» **YOUR GOAL**
Set down each entry from the block beneath, exactly as written.
------ RECORDED DATA
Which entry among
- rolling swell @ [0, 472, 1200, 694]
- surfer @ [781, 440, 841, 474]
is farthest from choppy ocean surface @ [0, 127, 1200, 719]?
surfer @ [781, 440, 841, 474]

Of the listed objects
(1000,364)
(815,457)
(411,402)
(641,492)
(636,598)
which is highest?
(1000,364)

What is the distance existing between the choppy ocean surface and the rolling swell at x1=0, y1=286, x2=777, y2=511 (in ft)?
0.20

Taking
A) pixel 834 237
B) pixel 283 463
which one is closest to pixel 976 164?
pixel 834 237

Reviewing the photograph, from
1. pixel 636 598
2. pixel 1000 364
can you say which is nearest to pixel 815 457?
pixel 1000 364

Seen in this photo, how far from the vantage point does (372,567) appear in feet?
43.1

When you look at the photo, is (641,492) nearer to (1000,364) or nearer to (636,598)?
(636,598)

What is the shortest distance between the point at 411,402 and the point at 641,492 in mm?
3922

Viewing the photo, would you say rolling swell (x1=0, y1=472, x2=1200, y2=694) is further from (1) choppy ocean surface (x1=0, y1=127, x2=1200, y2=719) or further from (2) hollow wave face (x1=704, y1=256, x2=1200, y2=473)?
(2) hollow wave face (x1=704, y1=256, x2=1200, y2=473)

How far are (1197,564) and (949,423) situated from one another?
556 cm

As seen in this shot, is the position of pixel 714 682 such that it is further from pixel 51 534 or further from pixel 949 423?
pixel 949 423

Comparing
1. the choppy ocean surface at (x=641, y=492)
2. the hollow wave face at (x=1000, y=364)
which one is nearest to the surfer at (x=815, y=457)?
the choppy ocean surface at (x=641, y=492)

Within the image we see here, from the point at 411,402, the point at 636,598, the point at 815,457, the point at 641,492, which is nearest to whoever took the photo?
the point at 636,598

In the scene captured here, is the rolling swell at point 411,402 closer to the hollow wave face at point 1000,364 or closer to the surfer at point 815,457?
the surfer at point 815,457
------------
» **SOLUTION FOR THIS PROBLEM**
Which entry among
- rolling swell @ [0, 472, 1200, 694]
- surfer @ [781, 440, 841, 474]
is farthest from choppy ocean surface @ [0, 127, 1200, 719]?
surfer @ [781, 440, 841, 474]

Of the listed objects
(1000,364)
(815,457)
(411,402)
(641,492)
(636,598)
which is highest?
(1000,364)

What is the distance existing between the choppy ocean surface and the rolling swell at x1=0, y1=286, x2=777, y2=511 (in ft)?
0.20

Taking
A) pixel 834 237
B) pixel 283 463
which one is closest to pixel 976 164?
pixel 834 237

Reviewing the photograph, from
1. pixel 636 598
2. pixel 1000 364
can you say which is nearest to pixel 815 457?
pixel 1000 364

Seen in this photo, how far from the vantage point does (372,567) appear in feet?
43.1

When you look at the photo, is (641,492) nearer to (1000,364) or nearer to (636,598)?
(636,598)

What is the shortest distance between the point at 411,402 and the point at 641,492 in mm?
3922

Viewing the photo, would you say rolling swell (x1=0, y1=472, x2=1200, y2=694) is further from (1) choppy ocean surface (x1=0, y1=127, x2=1200, y2=719) or further from (2) hollow wave face (x1=704, y1=256, x2=1200, y2=473)?
(2) hollow wave face (x1=704, y1=256, x2=1200, y2=473)

How far are (1197,564) and (949,423) situated from one another?
556 cm

As seen in this shot, is the position of pixel 714 682 such that it is further from pixel 51 534 or further from pixel 949 423?
pixel 949 423

Comparing
1. the choppy ocean surface at (x=641, y=492)
2. the hollow wave face at (x=1000, y=364)
which one is nearest to the surfer at (x=815, y=457)?
the choppy ocean surface at (x=641, y=492)

Within the image we see here, from the point at 411,402, the point at 636,598, the point at 815,457, the point at 641,492, which is nearest to whoever took the photo?
the point at 636,598

In the scene captured here, is the rolling swell at point 411,402 closer to the hollow wave face at point 1000,364 or closer to the surfer at point 815,457?
the surfer at point 815,457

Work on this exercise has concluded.